In looking at the coverage on the official Oscars website, I noticed that the main feature was the red carpet pictorial. Who was the most glamorous? I also noticed (by noticed I mean dedicatedly checked by going through each one) that out of the 70 pictures in the red carpet gallery, 19 were of men, and 9 of those men had a woman standing next to them for good measure.

This may have been because all men were wearing exactly the same thing. Black tux, white shirt, black dickie, black shoes. DULLSVILLE. The Gentleman’s Club uniform may be barely worth snapping, but the gals weren’t afforded the same visual anonymity. One of the ‘main stories’ of the Oscars was Sally Field and Hilary Swank wearing the same dress. To my horror I saw it being debated: ‘who wore it better?’ Celebrity websites giggled about it; said that the women probably spent all night avoiding each other. What? I HOPE THEY STOOD TOGETHER AND HAD A RUDDY GOOD LAUGH ABOUT IT. I HOPE THEY HAD A COSMO AND GIGGLED WHILE SWANK DID IMPRESSIONS OF FORREST GUMP’S MUM. Why should they stand apart, while all the men mingled in the subtlest variations of the same suit?

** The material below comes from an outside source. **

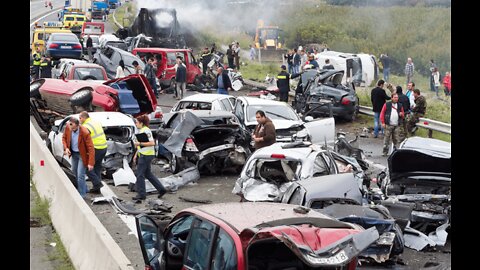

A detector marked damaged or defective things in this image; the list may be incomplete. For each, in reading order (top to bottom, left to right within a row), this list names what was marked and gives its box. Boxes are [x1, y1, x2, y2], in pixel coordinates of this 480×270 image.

It seems so ludicrous that the awards go to the female actors who play the hardest parts – the junkies, the victims, the sufferers of violence and madness – but that the Academy itself still encourages the vacuity of the surrounding pomp. They would suffer as a brand if they were to award vacuity in art, but would suffer equally if they were to phase out the glamour of the red carpet outside.

It makes you wonder: how can people like Seth MacFarlane blur the lines effectively, or even metaphorically pee over them, if the lines themselves aren’t even clear?

I have just one wish: that one year, just once, all the ladies of Hollywood get together in secret and decide to wear the same dress. The same simple black dress. Maybe ten years of doing that would make the difference.